I want to gently clear something up, because fandom spaces lately feel unusually tense.
Liking a particular fictional dynamic is not the same thing as rejecting canon, dismissing characters, or making a statement about morality, race, or real people. It’s simply an expression of interest in storytelling.
For clarity: I do like the canon pairings. I like VaultKnight. I like BarbCoop. I like Max as a character. I respect the relationships the show has clearly established. None of that is in conflict with what I’m about to say.
What draws me to Ghoulcy specifically isn’t denial of canon, it’s curiosity. It’s the narrative tension, the thematic parallels, the contrast in worldview, and the sheer amount of unexplored emotional terrain between those two characters. From a creative and writing perspective, that dynamic offers more layers to examine, more friction to play with, and more room for interpretation. That’s not opposition, that’s engagement.
Enjoying Ghoulcy doesn’t mean I’m self-inserting. It doesn’t mean I’m erasing Black characters. It doesn’t mean I dislike Max or Barb. It doesn’t mean I’m ignoring representation, and it certainly doesn’t mean I’m hostile toward canon. Those are assumptions projected onto people for the sake of simplifying a far more nuanced reality.
What’s been genuinely strange to witness is how quickly difference in taste gets reframed as a personal or ethical failing. Somewhere along the way, “I find this dynamic interesting” started being read as “I’m attacking what you like” - and those are not the same thing. Disagreement, or even divergence, used to be neutral. Now it’s often treated as intent.
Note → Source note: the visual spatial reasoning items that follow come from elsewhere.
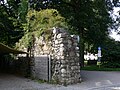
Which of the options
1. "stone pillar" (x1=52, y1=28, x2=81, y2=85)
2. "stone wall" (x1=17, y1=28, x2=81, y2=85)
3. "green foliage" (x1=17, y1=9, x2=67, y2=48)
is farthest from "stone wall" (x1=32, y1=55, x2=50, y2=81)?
"green foliage" (x1=17, y1=9, x2=67, y2=48)

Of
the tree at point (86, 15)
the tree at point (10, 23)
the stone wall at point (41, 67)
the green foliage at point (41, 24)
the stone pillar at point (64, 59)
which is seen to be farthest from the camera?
the tree at point (86, 15)

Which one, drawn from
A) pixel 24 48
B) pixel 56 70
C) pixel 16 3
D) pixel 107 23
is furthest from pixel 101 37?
pixel 56 70

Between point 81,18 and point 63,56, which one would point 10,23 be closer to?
point 81,18

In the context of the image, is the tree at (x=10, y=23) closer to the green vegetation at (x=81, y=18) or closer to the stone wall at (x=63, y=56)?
the green vegetation at (x=81, y=18)

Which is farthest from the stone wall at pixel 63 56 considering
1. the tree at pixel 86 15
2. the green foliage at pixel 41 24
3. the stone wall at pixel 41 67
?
the tree at pixel 86 15

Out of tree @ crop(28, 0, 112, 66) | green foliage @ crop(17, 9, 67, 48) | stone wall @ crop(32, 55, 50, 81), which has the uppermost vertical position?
tree @ crop(28, 0, 112, 66)

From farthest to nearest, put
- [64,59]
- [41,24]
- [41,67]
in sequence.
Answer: [41,24] < [41,67] < [64,59]

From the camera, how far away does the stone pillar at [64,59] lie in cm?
1391

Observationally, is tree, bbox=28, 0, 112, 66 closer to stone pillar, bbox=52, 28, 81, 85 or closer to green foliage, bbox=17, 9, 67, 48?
green foliage, bbox=17, 9, 67, 48

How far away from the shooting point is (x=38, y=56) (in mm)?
15844

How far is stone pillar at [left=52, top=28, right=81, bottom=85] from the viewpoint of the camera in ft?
45.6

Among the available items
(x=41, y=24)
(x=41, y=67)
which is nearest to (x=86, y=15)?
(x=41, y=24)

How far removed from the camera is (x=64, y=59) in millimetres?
13992

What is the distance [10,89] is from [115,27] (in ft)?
78.5
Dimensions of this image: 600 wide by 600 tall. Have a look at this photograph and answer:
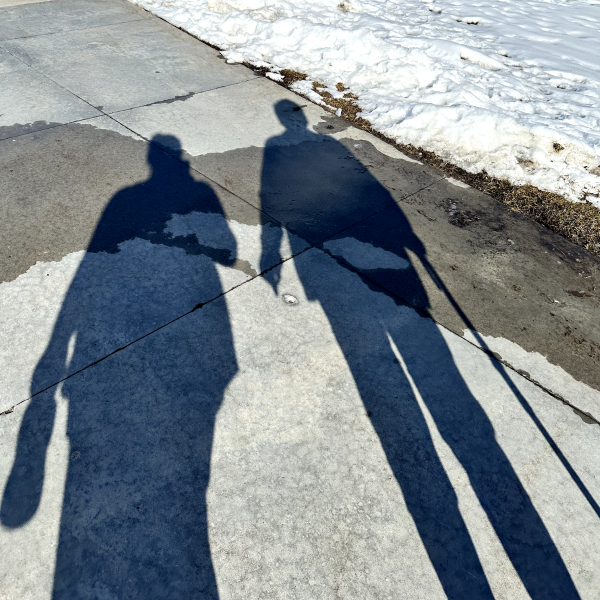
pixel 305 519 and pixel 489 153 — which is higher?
pixel 489 153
Fandom has always been about exploration. About asking “what if?” About leaning into complexity rather than flattening it. Fanfiction and fan art don’t exist to replace canon - they exist because canon inspires imagination. Creativity doesn’t threaten the story; it’s a response to it.
Not every preference is a statement.
Not every interest is an agenda.
And not every different interpretation is an act of harm.
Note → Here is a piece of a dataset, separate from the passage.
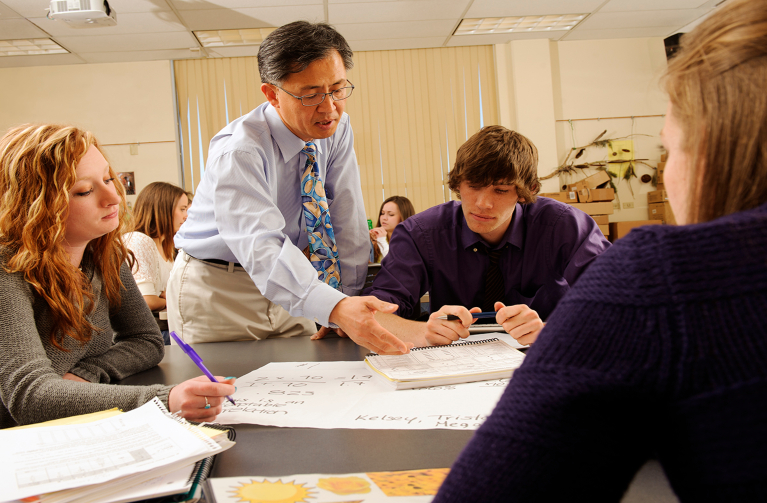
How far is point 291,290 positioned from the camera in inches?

People are allowed to like different things for different reasons without being judged as individuals for it. Fiction thrives when there’s room for multiple readings, not when curiosity is met with defensiveness.
At the end of the day, I’m here because I enjoy storytelling - all of it. Canon, non-canon, parallels, contrasts, comfort ships, complicated ships. There’s space for all of it. There should be.
If this resonates, I hope it’s read not as an argument, but as an invitation. To let people enjoy fiction thoughtfully, differently, and in good faith.